In his statements, Baca refused to endorse that notion.

He did, however, say he knew of no civil rights-related complaints from citizens in the Antelope Valley. His spokesman later explained that the stations had received such complaints, but they were “at a certain level that they don’t need his attention yet.”

The announcement of the federal probe was welcome news to recipients of Section 8 housing assistance and local activists.

Shanna Blackburn, who lived in Section 8 housing in Palmdale, said she was “glad that something is being done.... It’s just been totally discrimination, totally harassment.”

The 37-year-old said armed sheriff’s deputies showed up at her door four years ago. It was early morning and she was out taking her younger children to school. Her 17-year-old son was at home. Deputies accused him of being a gang member and raided Blackburn’s home in search of evidence to confirm that, she said.

They confiscated Blackburn’s computer and took her son, leaving a search warrant on her kitchen counter.

Blackburn insisted that her son was a good student and had never been in trouble. Deputies found nothing in the raid and her son was never charged, Blackburn said. But three months later, Blackburn got notice that her Section 8 benefits were being cut off.

“I’ve been trying to get help, trying to get my benefits back, but we’ve never gotten any help,” she said.
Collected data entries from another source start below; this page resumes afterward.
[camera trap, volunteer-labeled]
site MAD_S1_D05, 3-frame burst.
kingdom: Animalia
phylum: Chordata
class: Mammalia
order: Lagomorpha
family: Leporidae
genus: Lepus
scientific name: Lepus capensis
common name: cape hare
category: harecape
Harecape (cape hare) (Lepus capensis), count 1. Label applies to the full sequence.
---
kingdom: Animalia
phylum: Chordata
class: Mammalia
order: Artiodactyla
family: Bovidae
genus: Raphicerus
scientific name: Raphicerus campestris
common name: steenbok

The mother of three said she hoped the federal probe might get her “some justice.”

The Sheriff’s Department’s official watchdog, the Office of Independent Review, has been working with the department to implement new policies that would better define what deputies are allowed to do when it comes to housing checks.

“The deputies just didn’t have a clear idea of what their role should be,” said Michael Gennaco, the watchdog agency’s chief. “Who’s getting consent [to enter] the house? Should the deputies get separate consent? Yes.... Were they doing housing enforcement where when they’re just supposed to be in a support role?... They probably were.”